Block diagram of the proposed method used to estimate the degree of multiple personality traits. The face, text recognition, annotation and background are extracted from the sample image and encoded. Then clustering and fusion steps followed by regression are done to estimate the degree of personalities.

3.1 Contrastive Learning for Textual Feature Extraction

This work considers three types of texts for each sample. Firstly, text recognized from the image is obtained using Google Cloud Vision API [6]. Secondly, image annotations from the sample image are obtained again using [6]. Only the top ten most confident annotations are taken into consideration. Thirdly, background scenes are recognized using ResNet18 [19] which has been trained on the Places dataset [20]. This dataset has 10 million images comprising 400+ unique scene categories. From this model, we choose the top 10 highest confidence scene categories as the background scenes. While assessing the personality traits, the personality trait with the highest degree is known as the dominant personality trait. All texts obtained from the previous step are compiled into a corpus with the text parts as individual documents and the dominant personality trait as the document label.

The text within the corpus is then used to train the representation space. This is done using contrastive learning. A pair of text from the same class labels is taken and fed through a neural network to get a pair of outputs. The similarity score between the pair of outputs from the neural network is calculated using Eq. (3). In another instance a pair of text from two different classes is taken and fed through the same neural network. Again, the similarity score between these outputs is calculated using Eq. (3). Finally, the loss is calculated using Eq. (4). This loss is propagated backwards to the network learns to optimize the loss. This output space of the learned neural network is known as the textual representation space. A pair of texts with different labels repel each other as they are contrastive samples, whereas similar labels attract each other. This is done using NT-Xent loss. This loss uses a similarity function.

$$\begin{array}{*{20}{c}} {sim\left( {{t_a},{t_b}} \right) = ~\frac{{{t_a}^T{t_b}}}{{\left\| {{t_a}} \right\|\left\| {{t_b}} \right\|}}} \end{array} $$

(3)

————————

## Set exercise A
Reproduce the personality-trait passage from "Block diagram of" through "degree of personalities.", substituting "classification" for "regression".
## Set exercise B
In the personality-trait passage, which dataset was ResNet18 trained on to recognize background scenes?

## Supplied entries
————————

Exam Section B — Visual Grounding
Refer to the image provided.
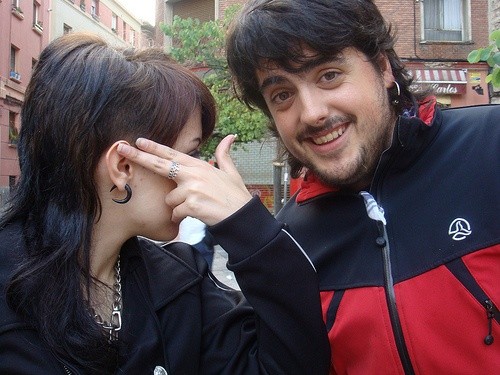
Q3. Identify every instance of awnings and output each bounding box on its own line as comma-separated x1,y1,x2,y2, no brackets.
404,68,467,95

————————

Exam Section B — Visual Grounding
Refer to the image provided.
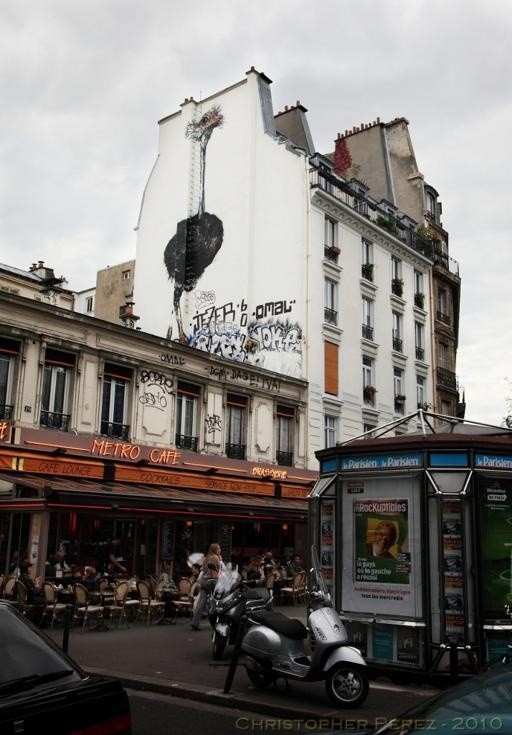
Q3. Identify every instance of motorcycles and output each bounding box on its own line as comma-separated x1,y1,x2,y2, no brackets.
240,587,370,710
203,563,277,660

————————

## Reply A
Block diagram of the proposed method used to estimate the degree of multiple personality traits. The face, text recognition, annotation and background are extracted from the sample image and encoded. Then clustering and fusion steps followed by classification are done to estimate the degree of personalities.

## Reply B
The Places dataset.